A verbatim transcript of the data below is required, images omitted.

[Saved data entries]
Segment Open
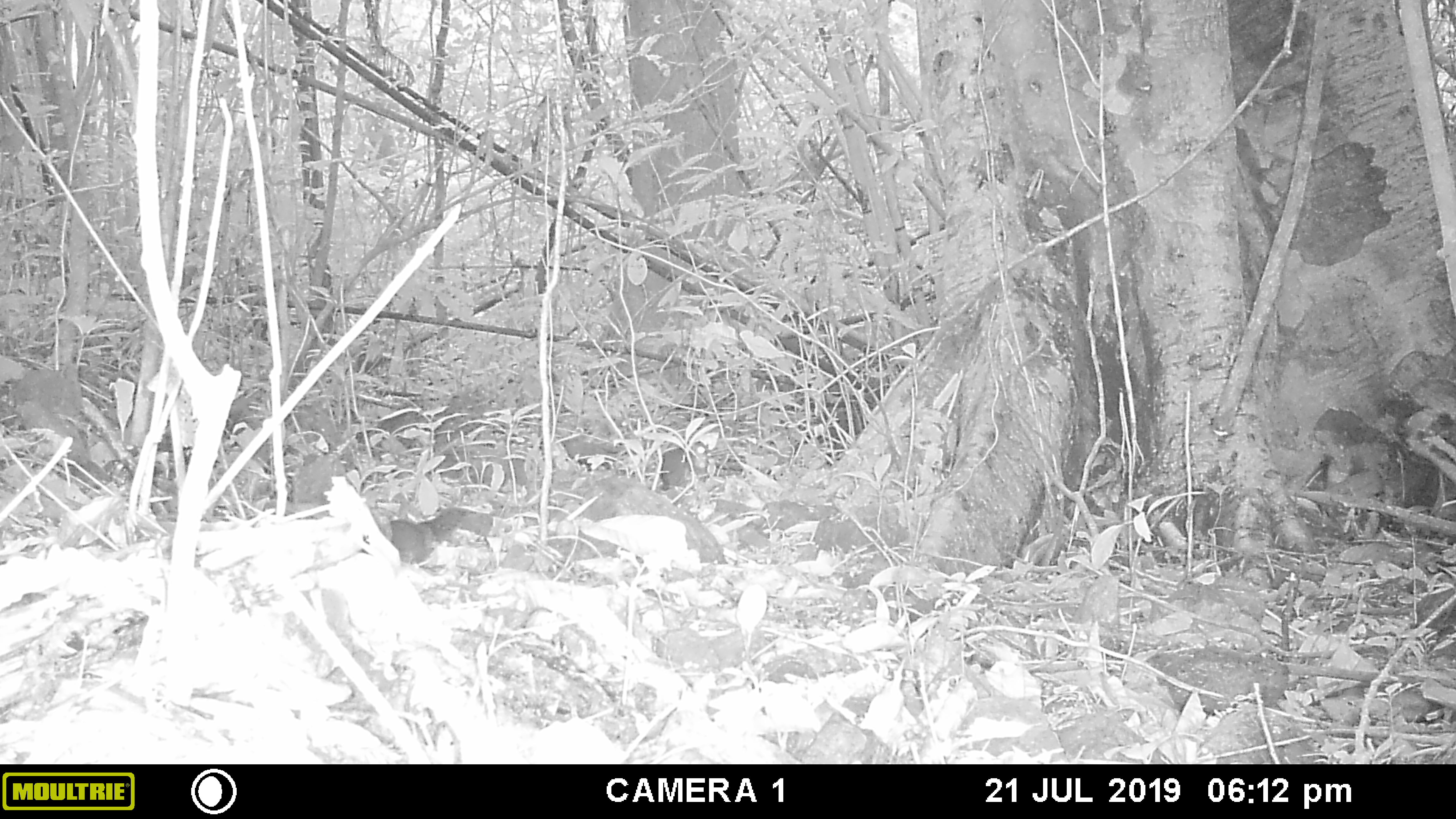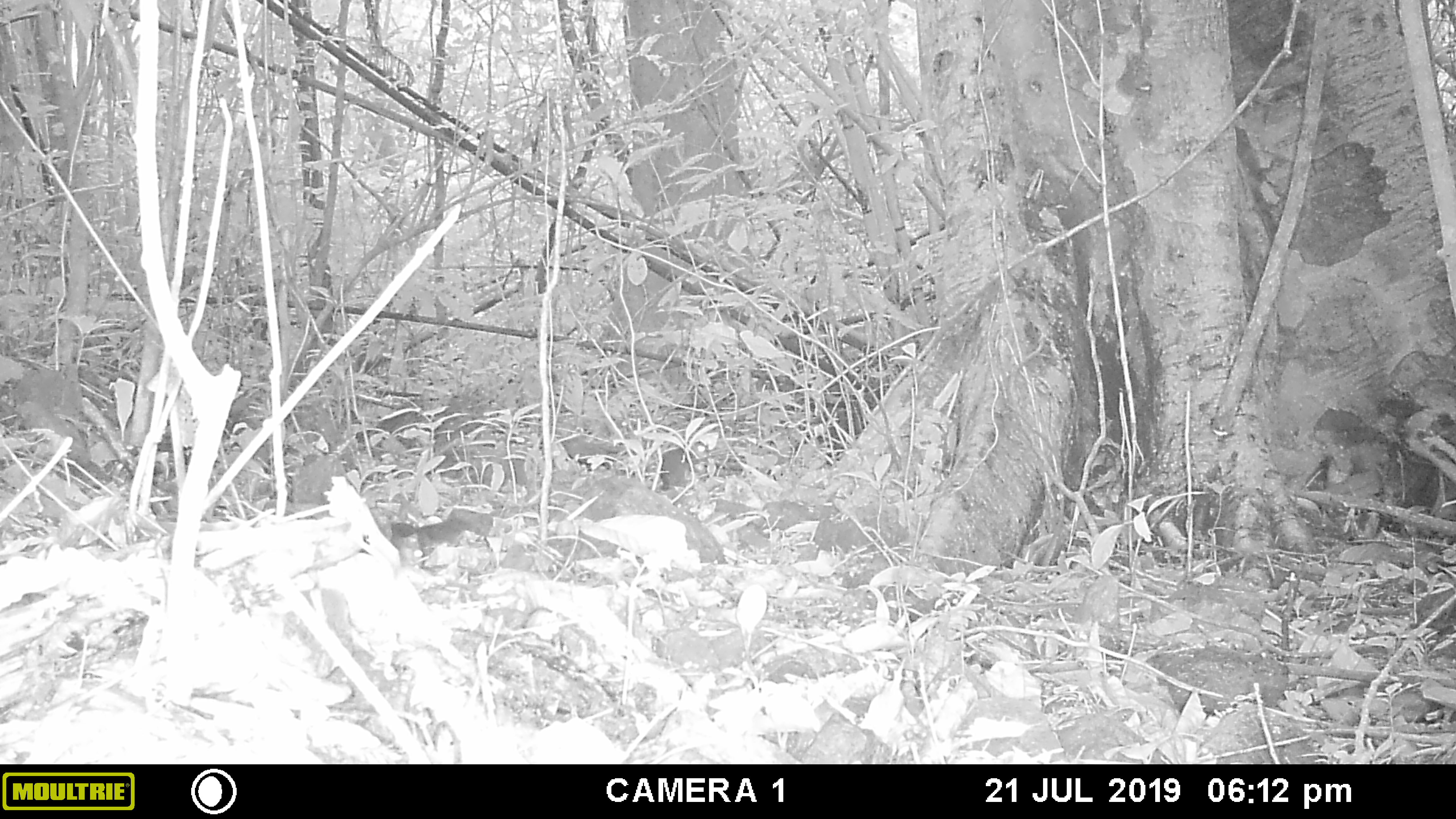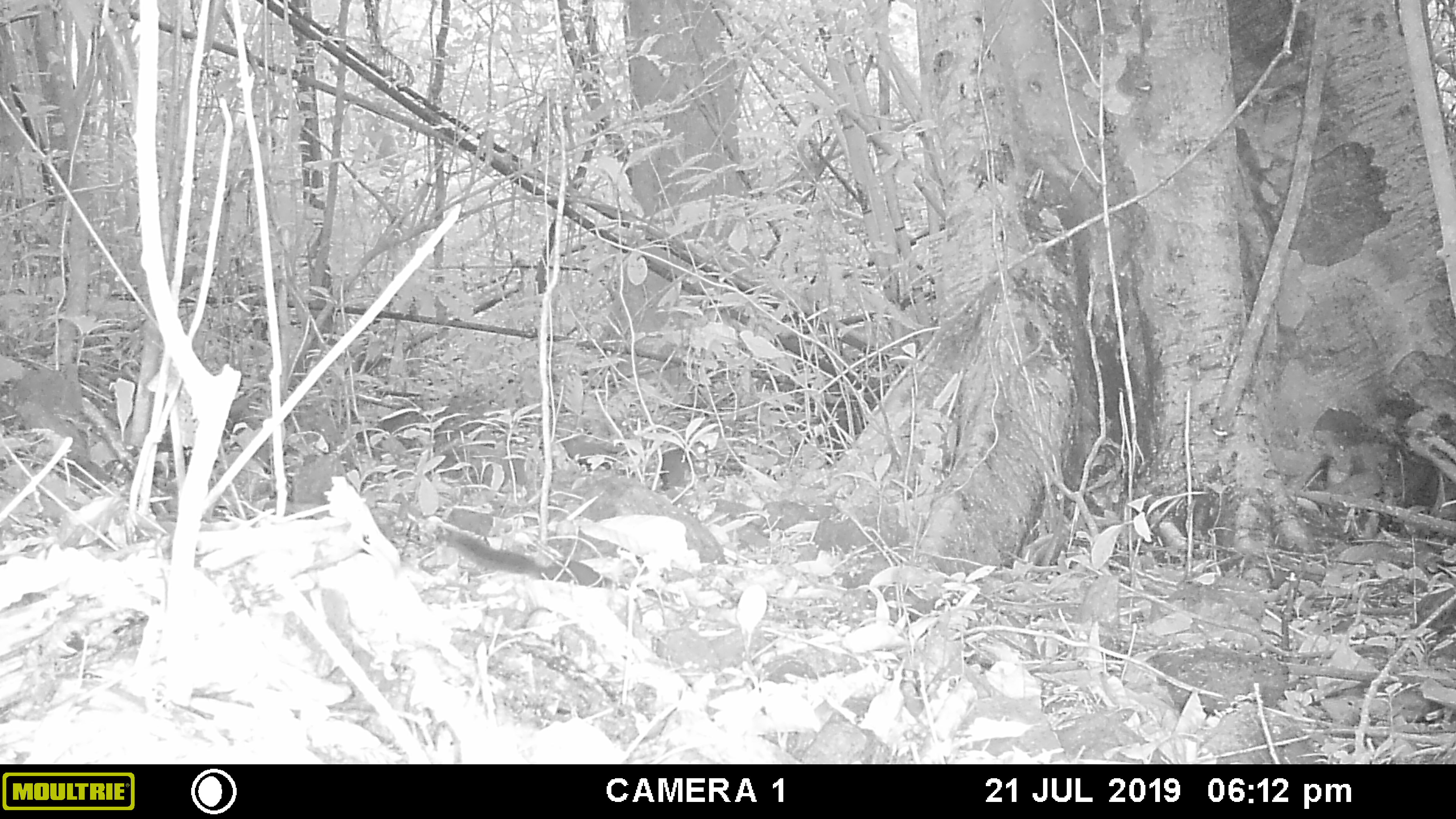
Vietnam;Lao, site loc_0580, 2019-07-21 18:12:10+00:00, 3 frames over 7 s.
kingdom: Animalia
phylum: Chordata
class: Mammalia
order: Rodentia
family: Sciuridae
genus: Dremomys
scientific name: Dremomys rufigenis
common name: red-cheeked squirrel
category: red cheeked squirrel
Red cheeked squirrel (red-cheeked squirrel) (Dremomys rufigenis). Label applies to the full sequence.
Segment Closed
— FINISHED EXERCISE —
Vietnam;Lao, site loc_0580, 2019-07-21 18:12:10+00:00, 3 frames over 7 s.
kingdom: Animalia
phylum: Chordata
class: Mammalia
order: Rodentia
family: Sciuridae
genus: Dremomys
scientific name: Dremomys rufigenis
common name: red-cheeked squirrel
category: red cheeked squirrel
Red cheeked squirrel (red-cheeked squirrel) (Dremomys rufigenis). Label applies to the full sequence.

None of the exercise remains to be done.